Ethics in Context

This week’s discussion of the ALA Code of Ethics was interesting, and it hit on a lot of the concerns I had when first blogging about this topic. It was good that people pointed out that the code specifies that it does not hold in all situations, which is what I am worried about as someone planning to work in a school. I am still concerned about how to uphold the freedom to read while working with youth, but there is some comfort in knowing that other people have the same concerns at all levels of the profession. I think someone also said something along the lines of “having a Code of Ethics means that there are no easy answers.” It is such a great thought and I think it points to why something like the Code was created – in order to protect our patrons and their privacy, intellectual freedom, and freedom to read, while still acknowledging that there are some situations in which there may be times that the Code may not fit. In all, it was a very realistic discussion about library ethics, and I’m interested to see if and how it affects our one-shot workshops.

Speaking of ethical issues, I actually had a situation the morning of our last class that played all too nicely into the week’s theme. In short, a patron told me that he wanted to print out a large portion of a book and I suggested that he not do that and I helped him instead track down a physical copy. I felt great about this at first: I saved him prints, I saved paper, and I preserved the copyright of that text! (It was a published study guide of some sort.) Then I started to worry a bit, since previous discussions of library ethics had been about pretty much letting the patron do what he or she may do and let the consequences come, if they do. The more I thought, the more I realized that I was okay. The patron had told me that that was what he intended; he just came right out and said it. It was the only way that I knew it was what he intended. And I helped him try to get what he needed. It was a way for me to balance helping the patron with protecting intellectual property.

But this scenario deals with some other concerns I have about intent to use information. In my previous post, I voiced concern about patrons harming themselves or others with information that I provide.
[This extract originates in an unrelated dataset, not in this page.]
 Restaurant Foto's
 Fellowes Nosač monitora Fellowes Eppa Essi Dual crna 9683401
We as librarians can’t know intent if people don’t truthfully tell us what they are doing with the information, since we don’t want to prod too much. So someone could find what they need in order to do something hurtful. I don’t want to keep information from people, but I also am a person who doesn’t want even a minor part in someone harming someone else. I will have to do my best to believe that people will be responsible with the information they get in the library. But I also don’t want to abandon my concern for others. It’s a fine line that I’m struggling to balance on. I’m hoping that it will get at least a little easier with time and experience.

Okay, enough of me brooding over library ethics. Time to talk about workshops! I’m a little concerned about how little time we have, but I am looking forward to trying out our workshop for our group. We’re talking about librarian collaboration, which is something I have become interested in since I attended the public and school library collaboration panel at KidLibCon. I can’t wait to hear what others have to say on the topic. I am curious to see what others are thinking about it.
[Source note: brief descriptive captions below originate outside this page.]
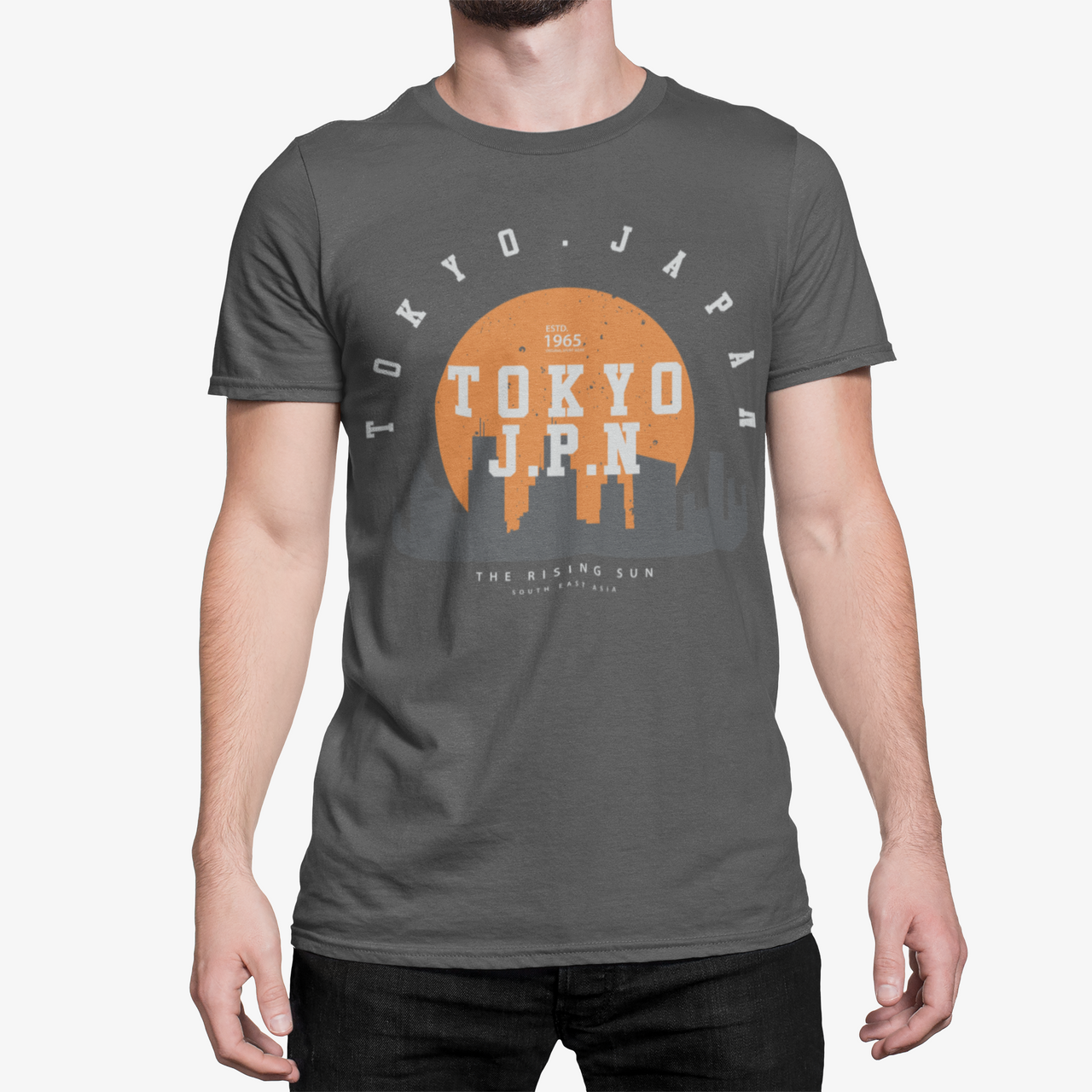 Camiseta Japan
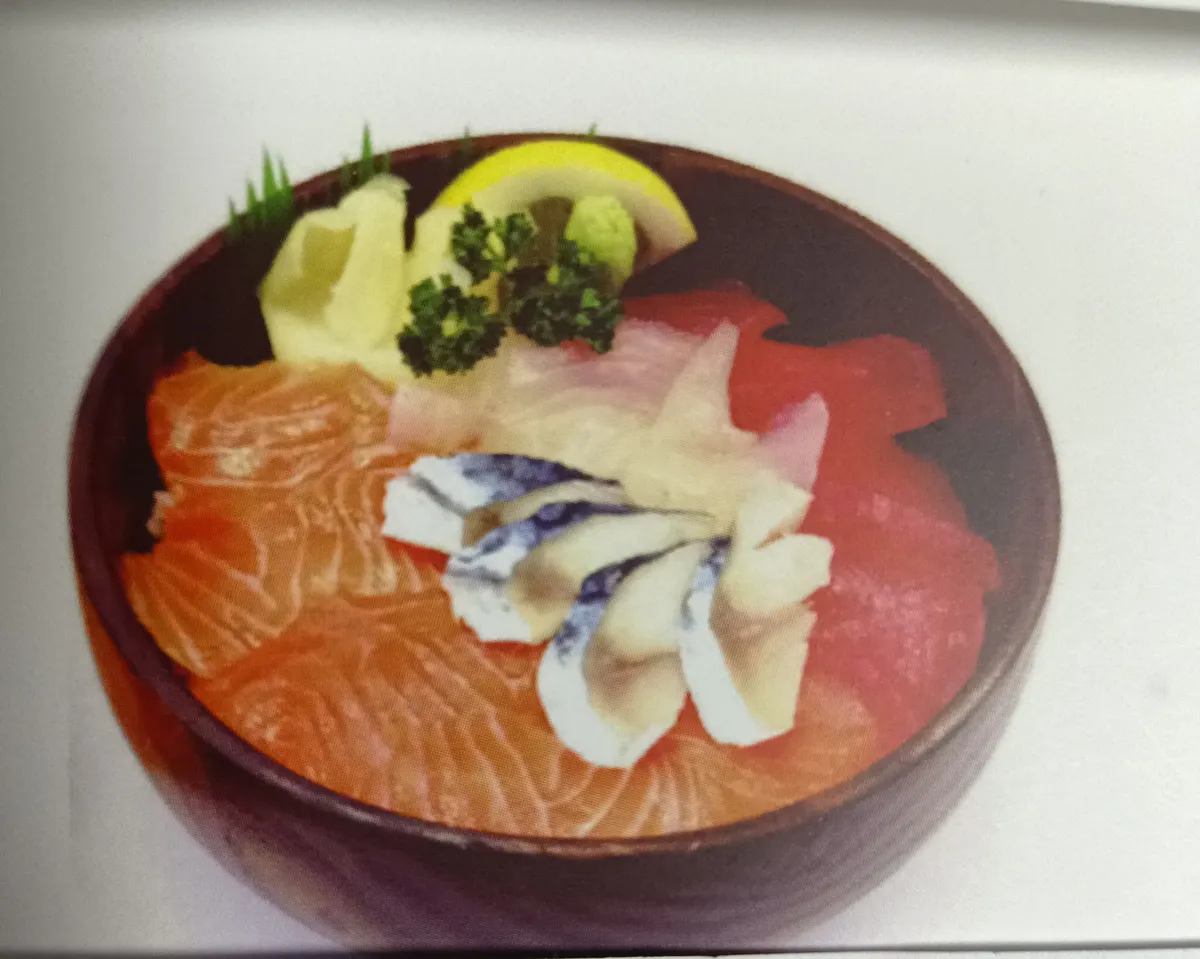 C3 - Chirashi assortiment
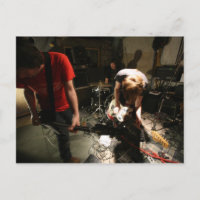 Un endroit pour courtiser l'affiche des étrangers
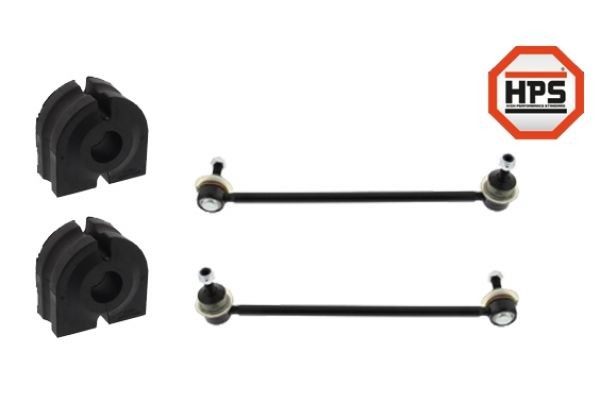 MAPCO Reparatieset, stabilisatorophanging 57655HPS prijs Stabilisatorlager BMW E21 57655HPS MAPCO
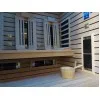 JJSPA JCP200 - Combination sauna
As for the structure itself, I love how many options we were presented with. The different activities fit into different types of workshops. I’m hoping we made the right choice for what we’ve included. I guess we’ll find out soon enough! Krista and I had communicated a little online about what we are doing, but we had a great planning session on Sunday where we worked through our workshop in a relatively short amount of time. There is still work to be done, but we’ve got a pretty good handle on it. Now to just try it out and hope we didn’t plan on too much content. I think a lot of the value of this will come in practice, with trying to adapt to the time that we have and how the group responds on Thursday. Like the book club, I am glad that we are getting a fairly receptive audience who will do just about anything we ask. All we can do at this point in refine the plan and put it into motion.


2 thoughts on “Ethics in Context

  1. I think you handled the situation with the patron very well. It’s ok to do some non-invasive contextualizing through the reference interview to get a better understanding of the patron needs. You were able to discover that a hard copy of the guide would suit the patron better and saved him prints, and you protected copy right. The ALA Code of Ethics even lists as one of its points the need to balance the interests of information users and of rights holders. I definitely get your concern about being indirectly involved in doing harm by providing certain information, and how hard it is to determine if harm would be a result of provided information. While professional and institutional ethics are certainly a priority, your individual ethics do play a part in determining how to handle a situation. And I think it’s really hard for other people to judge what the best thing to do in a situation would have been if they weren’t in it themselves–you should respect your own judgement. An important resource will probably be to seek the guidance and debrief with supervisors and colleagues who are more experienced until we create a strong sense of confidence dealing with these situations.

  2. Intent is a tricky issue to decipher for any profession and librarians and information professionals are no exception. Breaking the rules should not be condoned in any situation. In some cases, I think the motto “Better to beg forgiveness than ask permission” is the unspoken golden rule of information professionals.

    “I will have to do my best to believe that people will be responsible with the information they get in the library.”
    I think your conscious will be your best guide in your future profession Mollie. However, even in this instance, believing in people is an ethical choice you will have to make.